Caro eleitor, vá preparando a caneta porque vai precisar dela para votar, mais uma vez e extemporaneamente, no próximo dia 18 de maio. Isto, claro está, se não quiser abster-se de participar num sistema em que os políticos, seja por incapacidade, inépcia, desinteresse ou calculismo, mais não fazem senão mandar-nos votar. Até parece crerem que o voto purifica os eleitos, mas a realidade parece provar o contrário e, de eleição em eleição, a qualidade e eficácia da governação diminuem e a democracia sai mais fragilizada.
Passados 50 anos desde o 25 de Abril, Portugal teve 30 Governos, dos quais 6 foram provisórios, tendo governado de 16 de maio de 1974 a 23 de junho de 1976, e 24 constitucionais, entre 1976 e 2025. Não considerando os provisórios, a duração média dos Governos constitucionais cifra-se em cerca de 2 anos, ou seja, metade da duração da legislatura constitucionalmente estabelecida, o que, convenhamos, é manifestamente insuficiente para assegurar uma boa governação do país.
O actual Governo iniciou funções em 02 de abril de 2024 e caiu, por sua própria iniciativa, antes de completar um ano de exercício e de apresentar ao país resultados palpáveis da sua governação que permitissem aos portugueses avaliar e julgar o seu desempenho. E caiu porque Luís Montenegro, PM e chefe do Governo, ao invés de prestar ao Parlamento – que nos representa a todos – os esclarecimentos acerca das suspeições vindas a público sobre a desconformidade ou deficiente cumprimento das suas obrigações pessoais, enquanto titular de alto cargo público, se escusou a prestá-los cabalmente.
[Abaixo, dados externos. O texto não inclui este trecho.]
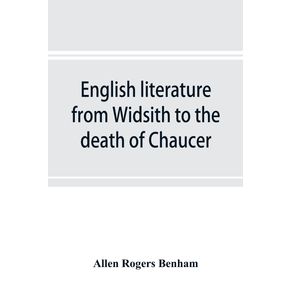 English-literature-from-Widsith-to-the-death-of-Chaucer--a-source-book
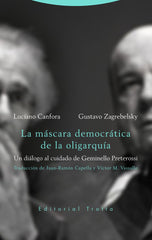 MASCARA DEMOCRATICA DE LA OLIGARQUIALA - 9788498798463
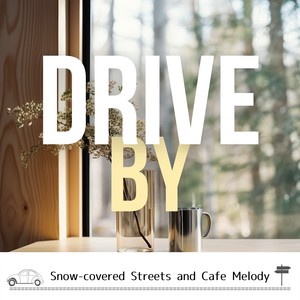 Snow-covered Streets and Cafe Melody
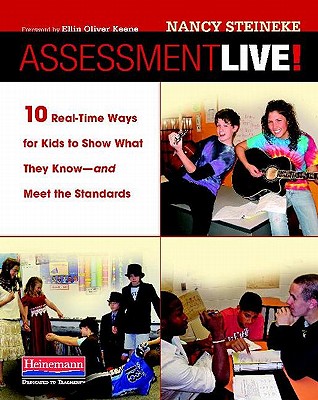 Assessment Live!: 10 Real-Time Ways for Kids to Show What They Know--and Meet the Standards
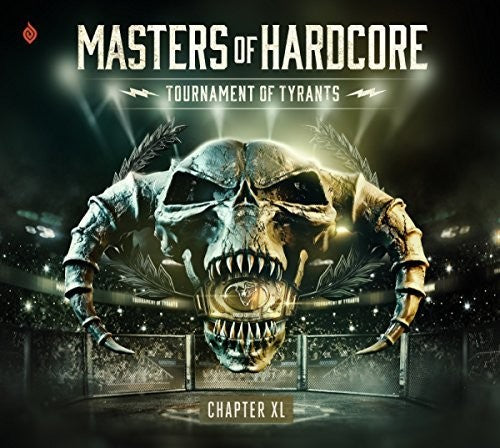 the album cover for Masters Of Hardcore Chapter Xl Tournament Of - Masters Of Hardcore Chapter XL: Tournament Of Tyrants / Various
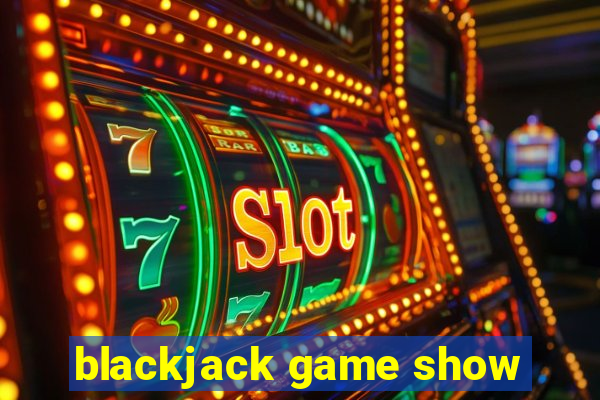 blackjack game show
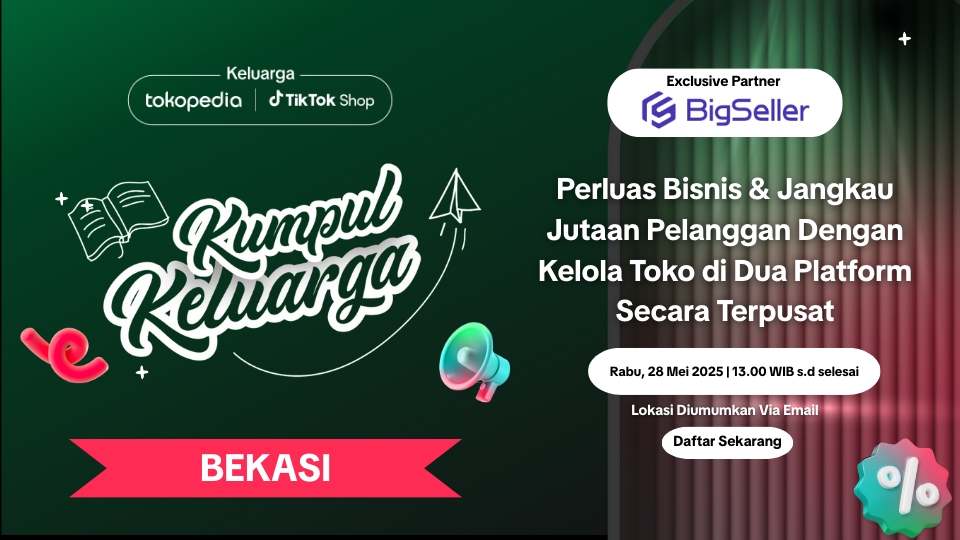 [Bekasi Edition] Kumpul Keluarga Tokopedia & TikTok Shop x BigSeller Indonesia
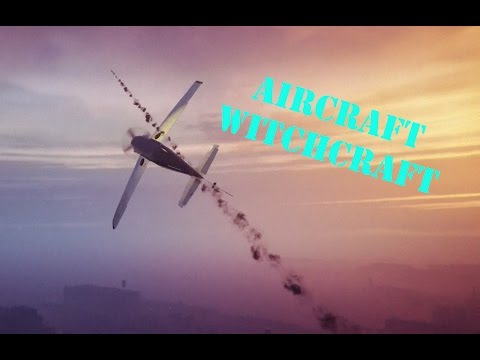 Aircraft Witchcraft (Stupid Fun GTA Online)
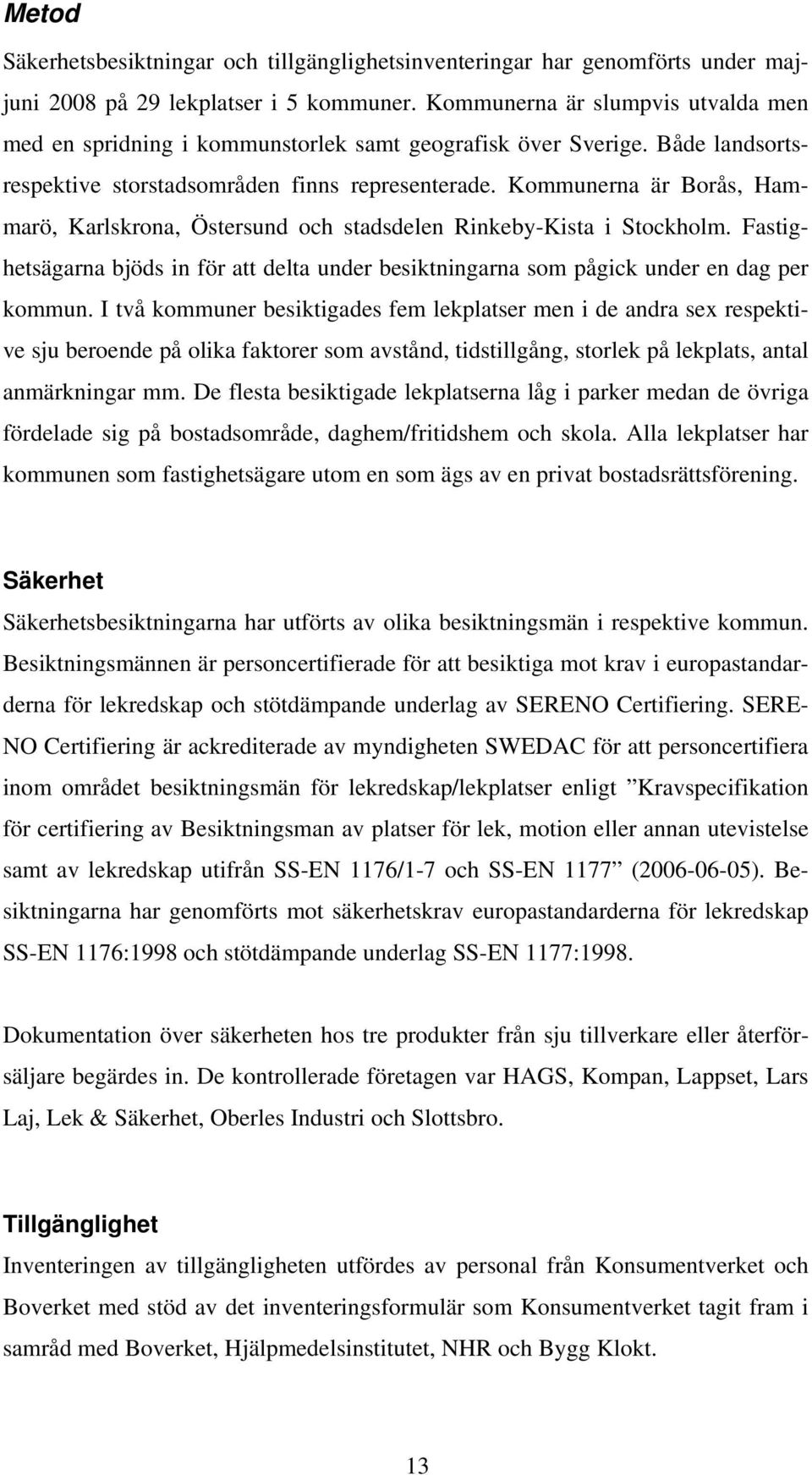 Kommunerna är Borås, Hammarö, Karlskrona, Östersund och stadsdelen Rinkeby-Kista i Stockholm. Fastighetsägarna bjöds in för att delta under besiktningarna som pågick under en dag per kommun.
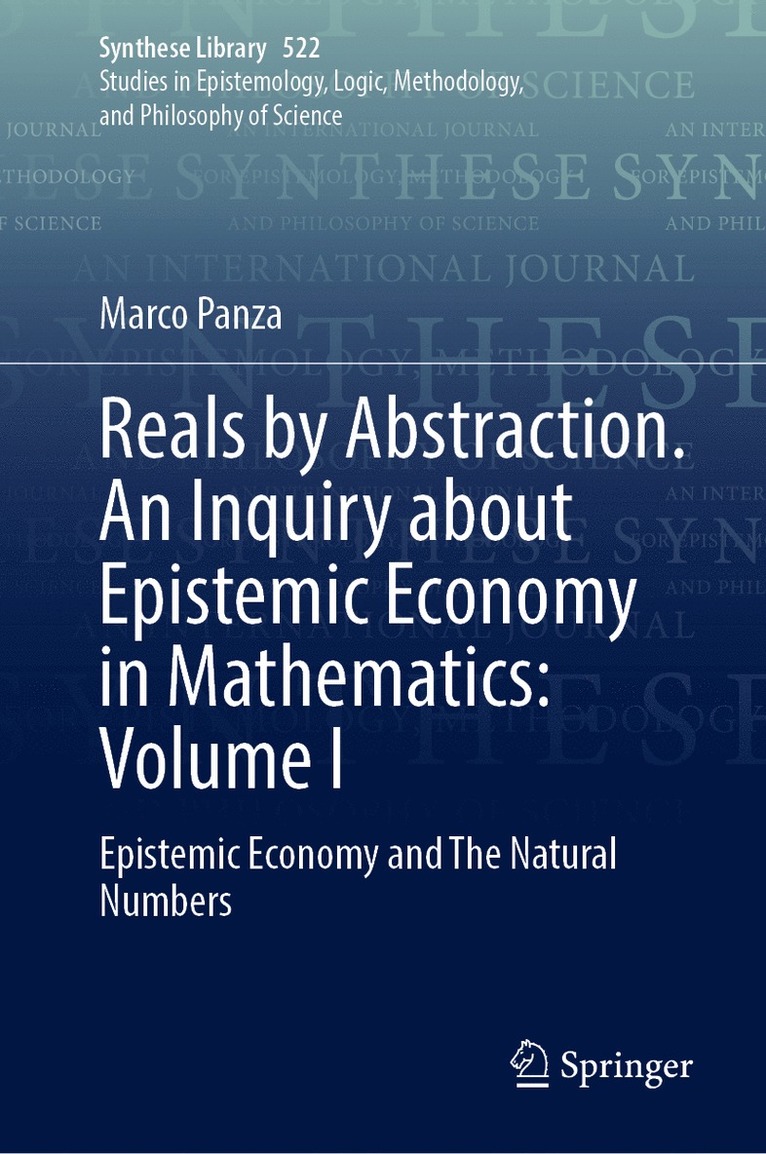 Marco Panza - Reals by Abstraction. An Inquiry about Epistemic Economy in Mathematics: Volume I, Inbunden
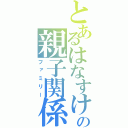 とあるはなすけの親子関係（ファミリー）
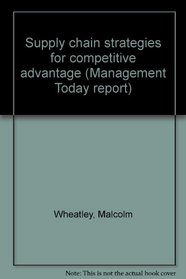 Supply chain strategies for competitive advantage (Management Today report)
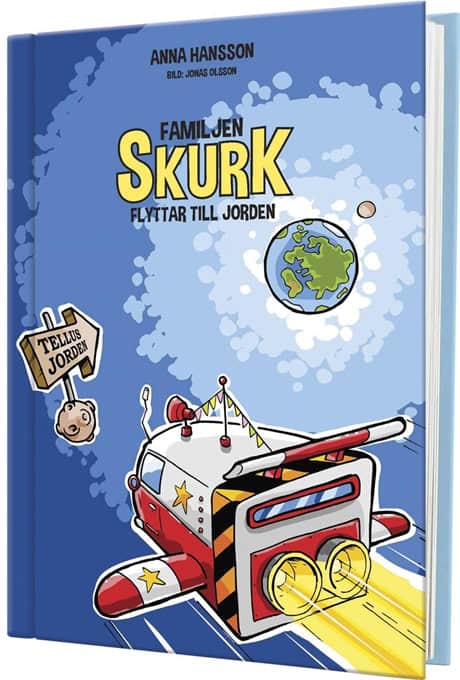 Anna Hansson : Familjen Skurk flyttar till jorden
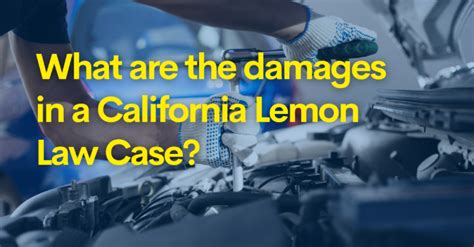 What Are the Damages in Lemon Law Cases in California?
Com efeito, ao invés de dar as informações pedidas e legalmente devidas sobre tais actos, o PM foi dando algumas a conta-gotas mas depressa começou a dizer que já as tinha dado todas, o que não era exacto, acabando por se enredar na teia que ele próprio criou e deixando várias pontas soltas sem resposta, como se viu e leu na comunicação social.
Mas não satisfeito, o PM que, em primeira análise e por respeito ao mandato recebido dos eleitores, tinha por dever primordial continuar a governar o país, em vez de aceitar o escrutínio democrático, decidiu desafiar o Parlamento a reiterar-lhe a confiança fortemente abalada com as suspeições surgidas, resultantes, unicamente, das trapalhadas em que se enredou e que não conseguiu explicar.
Em suma, ao invés de uma explicação clara e transparente, como estava obrigado, o PM preferiu a fuga para a frente e confrontar o povo com a tarefa, prematura e descabida, de ir de novo a votos e assim decidir se o iliba das suspeições que o envolvem, lhe renova a confiança e o indigita para novo mandato.
É claro que as eleições fazem parte da essência das democracias e do seu regular funcionamento, servindo para avaliar o mérito ou demérito da acção dos eleitos no exercício dos cargos para que foram escolhidos, nomeadamente na função governativa, e os seus resultados. Mas esta precipitada ida às urnas ocorre, não para avaliar esses resultados, escassos porque temporalmente reduzidos, mas sim a pessoa do PM e a sua duvidosa conduta ética.
Numa altura em que o mundo atravessa a maior crise de segurança após a segunda guerra mundial e o país vive uma complexa e grave crise social em sectores como a saúde, habitação e educação, esperava-se do actual governo, ou de qualquer outro em idênticas circunstâncias, que, honrando e privilegiando a confiança dos eleitores, se preocupasse, acima de tudo, em governar, assim contribuindo para a melhoria das condições de vida dos seus cidadãos e salvaguarda dos superiores interesses de Portugal, mas nada disso aconteceu.
Montenegro até pode estar a contar com a brandura e benevolência dos eleitores, mas, mesmo que de novo eleito, jamais se livrará da suspeição de não ter parecido sério.